Created 02-07-2016 08:49 PM
Hello all -
Just a quick LOW PRIORITY question for anyone who has run the tutorial "How To Process Data with Apache Pig".
I created the script, and running the job as I write this. It has been running for 2 hours. Does this seem SLOW to anyone else?
I am running on a machine with an i7 processor, have 16 Gb of RAM, of which the Ambari Sandbox is utilizing 8 Gb. Are there other configuration options that should be set? Although - this seems like a massive amount of resources in use already.
Created 02-07-2016 08:51 PM
Have you configured yarn queues?
There is high probability that some other job is consuming all the resources
Check RM ui from ambari
Created 02-07-2016 08:51 PM
Have you configured yarn queues?
There is high probability that some other job is consuming all the resources
Check RM ui from ambari
Created 02-07-2016 08:54 PM
Created 02-09-2016 10:41 PM
Yep, my History Server was down and had to be manually started.
Created 02-09-2016 10:46 PM
@Lester Martin Thanks for testing and confirming. I think you should publish article based on your comments
Created 02-09-2016 10:48 PM
I'm working with @Rafael Coss to make sure the instructions are extremely crisp as I think there are a few things that could easily trip up a novice which is who we are targeting with these tutorials.
Created 02-09-2016 01:29 AM
Your genius level skills shine through once again! Thanks very much!
Created 02-09-2016 10:26 PM
I just ran this tutorial on my 16GB i7 MBPro (gave the VM 8GB just as you) and could get it to run in 100 secs with MR and about 65 secs using Tez. I then ran the same script from the CLI and got those times down to about 60 and 25 secs on MR and Tez, respectively. I'm using the 2.3.2 Sandbox and the only thing I had to do was start the History Server was showing up red in Ambari.

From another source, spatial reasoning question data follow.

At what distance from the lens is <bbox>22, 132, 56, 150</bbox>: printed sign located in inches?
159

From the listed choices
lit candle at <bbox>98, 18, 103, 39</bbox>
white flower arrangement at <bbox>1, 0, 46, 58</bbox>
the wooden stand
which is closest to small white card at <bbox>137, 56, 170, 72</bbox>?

Created 02-09-2016 10:28 PM
Tez benefits from warm containers so consecutive execution of same scripts should be better. Didn't know MR was performing better in CLI, can't explain that 🙂 @Lester Martin
Created 02-09-2016 10:39 PM
It ~seems~ that the Ambari Views were adding about 30 seconds to the run times. Here's some of my notes around timings; notice the actual log-reported job times are pretty consistent from CLI and View runs.

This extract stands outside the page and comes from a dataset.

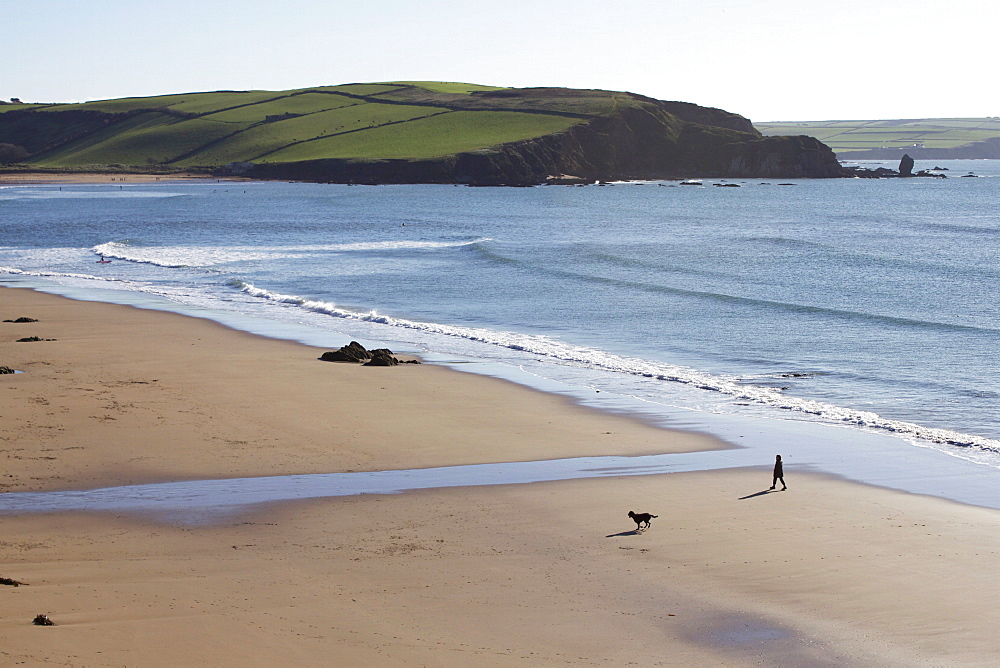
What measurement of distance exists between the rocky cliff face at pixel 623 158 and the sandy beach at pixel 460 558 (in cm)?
13838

Ran From | Exec Eng | Job Time | Clock Time |
Ambari View | MR | 64 sec | 103 sec |
Ambari View | Tez | 25 sec | 63 sec |
CLI | MR | 59 sec | 61 sec |
CLI | Tez | 25 sec | 27 sec |
Actual job times were consistent for each execution engine (Tez twice as fast), but Ambari View ~seemed~ to add 30+ secs overall. I'm sure my the extremely constrained HDP stack on a tiny little psuedo-cluster (aka the Sandbox) is a big factor in this (understandable).